- Born: Martin Henry Foran c. 1850 Kilkee, County Clare
- Died: 25 April 1908 Fitzroy, Victoria

= Harry Foran =

Australian journalist

Martin Henry "Harry" Foran (c. 1850 - 25 April 1908) was an Australian schoolteacher and journalist.

Foran was born near Kilkee in County Clare to James Forhen, head of a fishing family. After considering the priesthood Foran became a student teacher in 1871, but legal trouble associated with his involvement in tenant reform and the campaign for home rule led him to migrate to Victoria in 1876. He returned to teaching, and again became known as a troublemaker; his licence was withheld until 1885 in an attempt to be rid of him. He was suspended on charges of disciplinary and sexual misconduct in 1888; although he was cleared, the case was reopened in April 1889 and he was dismissed, losing a subsequent appeal to the Supreme Court. The case attracted significant media attention and Foran became something of a celebrity.

Relocating to Sydney in 1893, Foran worked as a journalist and a regular speaker in the Domain. Appealing mainly to the Catholic working class, he became associated with the radical wing of the Protectionist Party, opposing the Labour Leagues on the grounds of "atheistic socialism, opportunism and Protestant bigotry". He edited Sydney Irish World from 1894 to 1895 and ran for the New South Wales Parliament in 1894, 1895, 1898 and 1901 as an independent, without success; he came second to Premier George Reid running for the first federal election in East Sydney. During this time he earned the nicknames the "Domain Demosthenes" and "the Mayor of Hyde Park".
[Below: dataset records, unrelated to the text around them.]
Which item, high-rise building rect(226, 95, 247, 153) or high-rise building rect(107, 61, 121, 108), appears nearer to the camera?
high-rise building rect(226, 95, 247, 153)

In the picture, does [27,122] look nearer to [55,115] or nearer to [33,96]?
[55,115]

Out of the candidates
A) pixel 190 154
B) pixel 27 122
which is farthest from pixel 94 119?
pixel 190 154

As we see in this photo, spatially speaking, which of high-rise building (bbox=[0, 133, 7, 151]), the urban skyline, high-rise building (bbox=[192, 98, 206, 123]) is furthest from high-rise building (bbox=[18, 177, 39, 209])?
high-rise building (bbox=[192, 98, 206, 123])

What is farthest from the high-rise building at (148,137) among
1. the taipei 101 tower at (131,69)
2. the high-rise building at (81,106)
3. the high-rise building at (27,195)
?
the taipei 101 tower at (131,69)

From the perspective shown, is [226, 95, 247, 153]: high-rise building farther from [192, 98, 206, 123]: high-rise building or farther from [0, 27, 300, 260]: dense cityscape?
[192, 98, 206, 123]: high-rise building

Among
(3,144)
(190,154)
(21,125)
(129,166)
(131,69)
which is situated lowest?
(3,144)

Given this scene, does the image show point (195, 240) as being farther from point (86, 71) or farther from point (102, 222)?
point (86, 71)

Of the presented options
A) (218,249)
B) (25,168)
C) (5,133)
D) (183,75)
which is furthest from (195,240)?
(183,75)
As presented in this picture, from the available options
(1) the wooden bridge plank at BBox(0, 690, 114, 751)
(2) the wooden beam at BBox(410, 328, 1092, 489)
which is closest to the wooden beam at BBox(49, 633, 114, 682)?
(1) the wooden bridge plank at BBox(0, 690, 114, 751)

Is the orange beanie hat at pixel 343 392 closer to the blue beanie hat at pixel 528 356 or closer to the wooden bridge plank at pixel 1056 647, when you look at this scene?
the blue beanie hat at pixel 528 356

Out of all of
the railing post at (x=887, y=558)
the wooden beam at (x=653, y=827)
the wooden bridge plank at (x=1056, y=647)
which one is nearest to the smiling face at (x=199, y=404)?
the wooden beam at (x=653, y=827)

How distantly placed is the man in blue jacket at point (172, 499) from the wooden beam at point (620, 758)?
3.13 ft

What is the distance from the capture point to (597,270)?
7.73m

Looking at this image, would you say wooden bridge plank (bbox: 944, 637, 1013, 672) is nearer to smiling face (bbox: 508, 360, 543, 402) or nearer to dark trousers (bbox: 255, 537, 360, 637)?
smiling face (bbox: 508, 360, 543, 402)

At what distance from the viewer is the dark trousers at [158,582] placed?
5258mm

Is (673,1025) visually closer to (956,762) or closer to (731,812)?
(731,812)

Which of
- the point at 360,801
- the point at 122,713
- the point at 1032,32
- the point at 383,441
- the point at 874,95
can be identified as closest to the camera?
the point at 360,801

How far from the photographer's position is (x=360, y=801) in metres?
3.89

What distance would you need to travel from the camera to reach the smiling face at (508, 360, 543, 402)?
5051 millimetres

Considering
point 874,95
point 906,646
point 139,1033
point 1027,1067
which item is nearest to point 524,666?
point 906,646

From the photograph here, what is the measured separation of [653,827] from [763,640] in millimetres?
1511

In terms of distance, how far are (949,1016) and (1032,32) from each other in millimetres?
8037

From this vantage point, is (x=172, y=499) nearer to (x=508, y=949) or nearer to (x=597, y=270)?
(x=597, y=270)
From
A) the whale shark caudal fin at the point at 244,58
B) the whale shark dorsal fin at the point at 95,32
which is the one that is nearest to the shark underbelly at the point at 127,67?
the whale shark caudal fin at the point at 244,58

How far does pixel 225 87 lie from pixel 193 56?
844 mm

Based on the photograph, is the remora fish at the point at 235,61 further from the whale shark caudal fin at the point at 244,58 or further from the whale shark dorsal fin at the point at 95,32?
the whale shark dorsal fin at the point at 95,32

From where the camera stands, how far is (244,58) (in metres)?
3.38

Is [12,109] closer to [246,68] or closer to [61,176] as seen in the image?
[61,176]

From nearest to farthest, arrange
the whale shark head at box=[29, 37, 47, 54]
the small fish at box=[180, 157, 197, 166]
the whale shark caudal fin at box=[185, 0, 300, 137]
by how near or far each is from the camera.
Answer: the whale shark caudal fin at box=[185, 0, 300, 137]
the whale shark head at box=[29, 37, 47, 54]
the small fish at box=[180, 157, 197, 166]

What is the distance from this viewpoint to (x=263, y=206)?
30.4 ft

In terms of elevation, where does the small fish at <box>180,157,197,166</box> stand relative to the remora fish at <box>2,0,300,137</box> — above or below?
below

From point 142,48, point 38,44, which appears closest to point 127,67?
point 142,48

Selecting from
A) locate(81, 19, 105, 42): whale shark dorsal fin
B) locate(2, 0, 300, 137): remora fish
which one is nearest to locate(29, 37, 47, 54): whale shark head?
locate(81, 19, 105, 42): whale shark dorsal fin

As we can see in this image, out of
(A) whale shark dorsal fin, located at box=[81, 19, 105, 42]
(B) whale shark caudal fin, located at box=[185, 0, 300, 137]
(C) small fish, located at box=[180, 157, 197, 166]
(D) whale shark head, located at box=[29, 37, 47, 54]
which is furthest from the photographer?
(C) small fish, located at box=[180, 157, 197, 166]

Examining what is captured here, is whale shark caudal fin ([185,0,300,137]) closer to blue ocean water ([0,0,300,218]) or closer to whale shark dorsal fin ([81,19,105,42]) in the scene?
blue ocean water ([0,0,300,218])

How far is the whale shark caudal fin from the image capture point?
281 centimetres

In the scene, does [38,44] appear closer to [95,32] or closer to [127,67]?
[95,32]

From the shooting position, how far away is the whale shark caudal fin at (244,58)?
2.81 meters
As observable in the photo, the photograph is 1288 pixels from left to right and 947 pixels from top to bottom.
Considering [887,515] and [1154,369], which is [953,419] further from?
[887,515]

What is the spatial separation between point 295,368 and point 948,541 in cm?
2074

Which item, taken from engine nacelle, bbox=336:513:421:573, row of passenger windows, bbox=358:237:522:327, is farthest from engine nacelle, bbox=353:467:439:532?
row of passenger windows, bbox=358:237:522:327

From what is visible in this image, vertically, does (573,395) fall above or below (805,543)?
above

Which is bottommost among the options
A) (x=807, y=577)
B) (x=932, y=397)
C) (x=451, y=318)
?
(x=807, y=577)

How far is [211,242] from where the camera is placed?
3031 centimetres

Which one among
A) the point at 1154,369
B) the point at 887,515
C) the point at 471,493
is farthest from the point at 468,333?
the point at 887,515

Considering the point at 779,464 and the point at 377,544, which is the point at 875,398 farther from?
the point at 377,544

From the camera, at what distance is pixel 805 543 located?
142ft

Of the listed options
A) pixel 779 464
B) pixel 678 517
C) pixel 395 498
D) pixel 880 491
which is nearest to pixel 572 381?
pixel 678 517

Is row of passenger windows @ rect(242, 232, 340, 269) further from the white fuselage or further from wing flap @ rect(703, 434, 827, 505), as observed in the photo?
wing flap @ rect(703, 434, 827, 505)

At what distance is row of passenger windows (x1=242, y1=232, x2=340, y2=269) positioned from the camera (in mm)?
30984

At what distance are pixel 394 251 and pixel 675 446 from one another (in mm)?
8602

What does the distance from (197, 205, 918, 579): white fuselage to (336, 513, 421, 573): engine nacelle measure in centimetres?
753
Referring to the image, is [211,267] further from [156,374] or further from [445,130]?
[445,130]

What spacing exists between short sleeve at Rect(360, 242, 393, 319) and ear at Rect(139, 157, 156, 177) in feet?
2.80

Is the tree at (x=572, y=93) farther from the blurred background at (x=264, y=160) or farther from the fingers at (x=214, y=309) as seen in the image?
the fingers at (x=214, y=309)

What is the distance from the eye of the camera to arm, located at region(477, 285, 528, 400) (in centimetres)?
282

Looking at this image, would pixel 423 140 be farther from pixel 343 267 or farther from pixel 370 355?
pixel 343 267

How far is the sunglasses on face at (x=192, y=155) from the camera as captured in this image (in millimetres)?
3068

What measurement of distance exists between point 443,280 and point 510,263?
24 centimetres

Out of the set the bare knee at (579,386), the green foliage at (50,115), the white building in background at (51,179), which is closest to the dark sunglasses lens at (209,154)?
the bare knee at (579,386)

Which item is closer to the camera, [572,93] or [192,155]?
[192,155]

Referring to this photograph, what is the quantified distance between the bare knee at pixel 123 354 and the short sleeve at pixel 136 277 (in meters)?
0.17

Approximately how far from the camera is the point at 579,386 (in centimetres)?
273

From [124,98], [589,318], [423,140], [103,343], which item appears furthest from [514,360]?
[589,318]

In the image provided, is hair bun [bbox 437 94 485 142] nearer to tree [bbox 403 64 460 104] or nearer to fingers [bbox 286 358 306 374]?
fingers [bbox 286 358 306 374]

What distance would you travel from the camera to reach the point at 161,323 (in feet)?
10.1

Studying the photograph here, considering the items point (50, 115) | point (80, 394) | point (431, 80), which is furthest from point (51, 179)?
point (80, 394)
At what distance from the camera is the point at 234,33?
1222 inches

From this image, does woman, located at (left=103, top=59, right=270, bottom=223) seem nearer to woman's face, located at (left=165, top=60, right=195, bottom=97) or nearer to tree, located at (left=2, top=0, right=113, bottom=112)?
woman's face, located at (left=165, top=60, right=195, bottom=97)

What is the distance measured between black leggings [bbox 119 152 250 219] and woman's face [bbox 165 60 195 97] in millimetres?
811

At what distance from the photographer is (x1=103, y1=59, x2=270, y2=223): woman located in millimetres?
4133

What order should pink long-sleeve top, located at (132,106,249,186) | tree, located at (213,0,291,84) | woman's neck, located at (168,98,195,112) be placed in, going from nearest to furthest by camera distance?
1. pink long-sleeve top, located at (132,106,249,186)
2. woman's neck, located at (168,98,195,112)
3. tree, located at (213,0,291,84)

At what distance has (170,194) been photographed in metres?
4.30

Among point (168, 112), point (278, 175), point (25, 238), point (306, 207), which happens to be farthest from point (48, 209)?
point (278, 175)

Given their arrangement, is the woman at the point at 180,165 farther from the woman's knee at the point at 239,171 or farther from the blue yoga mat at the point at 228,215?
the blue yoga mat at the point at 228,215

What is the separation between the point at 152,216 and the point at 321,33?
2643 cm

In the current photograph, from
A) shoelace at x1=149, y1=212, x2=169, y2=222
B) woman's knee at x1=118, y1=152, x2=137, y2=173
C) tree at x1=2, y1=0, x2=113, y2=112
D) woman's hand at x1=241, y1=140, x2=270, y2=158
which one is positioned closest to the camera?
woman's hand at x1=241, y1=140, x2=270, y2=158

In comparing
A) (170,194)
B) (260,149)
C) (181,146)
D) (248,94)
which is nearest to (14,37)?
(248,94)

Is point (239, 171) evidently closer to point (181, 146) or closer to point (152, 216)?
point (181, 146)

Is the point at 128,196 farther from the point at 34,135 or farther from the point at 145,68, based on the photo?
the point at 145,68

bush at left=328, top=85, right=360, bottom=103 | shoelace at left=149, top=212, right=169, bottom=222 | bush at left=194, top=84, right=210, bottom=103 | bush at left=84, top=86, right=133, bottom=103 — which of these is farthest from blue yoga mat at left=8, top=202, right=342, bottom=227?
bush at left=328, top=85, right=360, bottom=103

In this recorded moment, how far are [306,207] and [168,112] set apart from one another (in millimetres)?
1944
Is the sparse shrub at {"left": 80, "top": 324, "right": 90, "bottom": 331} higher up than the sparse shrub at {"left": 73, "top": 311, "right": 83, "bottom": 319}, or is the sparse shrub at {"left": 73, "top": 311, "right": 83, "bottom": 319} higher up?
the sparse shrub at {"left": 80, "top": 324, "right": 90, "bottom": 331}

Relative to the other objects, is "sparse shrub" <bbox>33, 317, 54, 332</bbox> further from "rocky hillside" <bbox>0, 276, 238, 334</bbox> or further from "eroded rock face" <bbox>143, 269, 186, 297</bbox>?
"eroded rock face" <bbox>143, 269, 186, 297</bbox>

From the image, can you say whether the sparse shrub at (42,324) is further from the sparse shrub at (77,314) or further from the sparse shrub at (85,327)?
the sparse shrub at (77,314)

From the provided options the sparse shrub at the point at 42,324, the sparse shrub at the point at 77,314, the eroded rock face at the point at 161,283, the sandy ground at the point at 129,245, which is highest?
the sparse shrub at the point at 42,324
In 1902, he returned to Melbourne and continued his activities on Yarra Bank, running for Melbourne Ports in 1903. Despite his early opposition he joined the Labor Party in 1904; he contributed occasionally to the Catholic weekly the Tribune and was clearly associated with the Labor Party's Catholic wing. His health, however, began to fail and he died almost penniless at St Vincent's Hospital in Fitzroy of jaundice and hydatids. He was remembered variously as a "political failure", a "knight of the Southern Cross" and "probably the most fluent public speaker in Australia".